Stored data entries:
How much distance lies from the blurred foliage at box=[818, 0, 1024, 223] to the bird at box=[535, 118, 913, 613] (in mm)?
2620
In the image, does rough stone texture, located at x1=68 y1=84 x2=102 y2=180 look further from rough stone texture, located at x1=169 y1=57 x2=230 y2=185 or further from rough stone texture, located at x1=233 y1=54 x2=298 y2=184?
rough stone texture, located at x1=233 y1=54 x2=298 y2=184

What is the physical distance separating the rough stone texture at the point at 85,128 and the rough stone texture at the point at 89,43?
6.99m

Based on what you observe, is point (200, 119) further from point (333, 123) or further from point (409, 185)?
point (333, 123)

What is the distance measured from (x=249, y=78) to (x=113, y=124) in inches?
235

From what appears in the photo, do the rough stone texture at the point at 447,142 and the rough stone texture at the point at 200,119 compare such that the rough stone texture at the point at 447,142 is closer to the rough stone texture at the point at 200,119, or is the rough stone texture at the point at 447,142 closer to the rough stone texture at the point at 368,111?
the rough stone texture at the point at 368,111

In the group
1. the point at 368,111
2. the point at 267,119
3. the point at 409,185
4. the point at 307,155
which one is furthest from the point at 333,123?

## Your task:
Could you give the listing again with "blurred foliage" swapped for "leafy branches" and everything else left unchanged?

## Task solution:
How much distance lies from the leafy branches at box=[818, 0, 1024, 223] to the bird at box=[535, 118, 913, 613] (in mm)?
2620
In the image, does rough stone texture, located at x1=68 y1=84 x2=102 y2=180 look further from rough stone texture, located at x1=169 y1=57 x2=230 y2=185 or further from rough stone texture, located at x1=233 y1=54 x2=298 y2=184?
rough stone texture, located at x1=233 y1=54 x2=298 y2=184

What is the physical distance separating the rough stone texture at the point at 85,128 and the rough stone texture at the point at 89,43?
6.99m

Based on what you observe, is point (200, 119) further from point (333, 123) or further from point (409, 185)?
point (333, 123)

What is the distance measured from (x=249, y=78) to (x=113, y=124) in inches?
235

From what appears in the photo, do the rough stone texture at the point at 447,142 and the rough stone texture at the point at 200,119 compare such that the rough stone texture at the point at 447,142 is closer to the rough stone texture at the point at 200,119, or is the rough stone texture at the point at 447,142 closer to the rough stone texture at the point at 368,111?
the rough stone texture at the point at 368,111

In the group
1. the point at 368,111
2. the point at 267,119
3. the point at 409,185
4. the point at 307,155
which one is furthest from the point at 333,123?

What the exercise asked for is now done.